By early 2026 I had eight agents doing real daily work: design, trading analysis, event planning, writing, data architecture. Whether they could do the work was not the question. The problem was that I could not have told you what any of them were doing at a given moment, or whether one had quietly stopped hours earlier. Checking meant opening a terminal session per agent and reading log files, which rather defeats the point of handing the work off.

Nothing off the shelf fit. Grafana and Datadog will tell you a server is unhealthy. They will not tell you whether an agent is making progress on a design revision or stuck in a loop. So I wrote a brief and had my orchestrator agent build what I wanted: React and TypeScript on the front, an Express API behind it, the whole thing behind GitHub OAuth. A working version existed inside one session.

What it did

It grew fast. The first version had about ten panels, and within days there was a force-directed graph of how the agents connected, a file map spanning the server and Dropbox and GitHub, and a Kanban board wired to a real-time database. Every addition came from something specific that annoyed me that week rather than from a roadmap.

It settled into five tabs: a dashboard of system health and live sessions and cost, a task board coordinating work across agents, a review queue where finished work waited for me to approve or reject it, a graph view of the architecture, and a file map for finding things. The look was terminal-first, near-black with monospace type and box-drawing borders, which was not decoration. I wanted the whole system on one screen without scrolling, usually on a phone between meetings.

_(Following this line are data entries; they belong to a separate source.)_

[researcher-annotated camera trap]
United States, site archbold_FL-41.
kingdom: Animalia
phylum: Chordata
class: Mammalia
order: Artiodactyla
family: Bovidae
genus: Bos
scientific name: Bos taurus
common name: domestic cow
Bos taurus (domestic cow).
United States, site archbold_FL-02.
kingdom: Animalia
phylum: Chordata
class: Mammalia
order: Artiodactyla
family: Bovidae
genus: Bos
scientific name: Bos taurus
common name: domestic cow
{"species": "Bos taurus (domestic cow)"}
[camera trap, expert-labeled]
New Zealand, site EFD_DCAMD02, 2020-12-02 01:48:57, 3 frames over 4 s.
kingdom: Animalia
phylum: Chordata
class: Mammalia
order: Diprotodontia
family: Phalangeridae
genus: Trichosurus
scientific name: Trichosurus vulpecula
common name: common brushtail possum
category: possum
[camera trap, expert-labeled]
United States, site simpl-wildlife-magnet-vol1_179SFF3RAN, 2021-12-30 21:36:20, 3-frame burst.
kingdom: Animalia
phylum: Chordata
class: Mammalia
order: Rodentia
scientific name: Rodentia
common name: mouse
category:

Dashboard overview showing system health, agent sessions, cost tracking, and cron status — The dashboard view: system health, agent sessions, cost tracking, cron status

The part I still like is that the agents maintained it themselves. I pointed an engineering agent at the app for a QA audit and it traced 47 user-facing actions, found four dead ends and four missing features, and handed back a structured report in under two minutes. A three-agent sprint implemented the fixes. That loop worked, and it is the piece I kept.

I built it to answer the wrong question

The dashboard was designed around one question: what are the agents doing right now? It answered that well. The question I actually had, ten times a day, was what needs me.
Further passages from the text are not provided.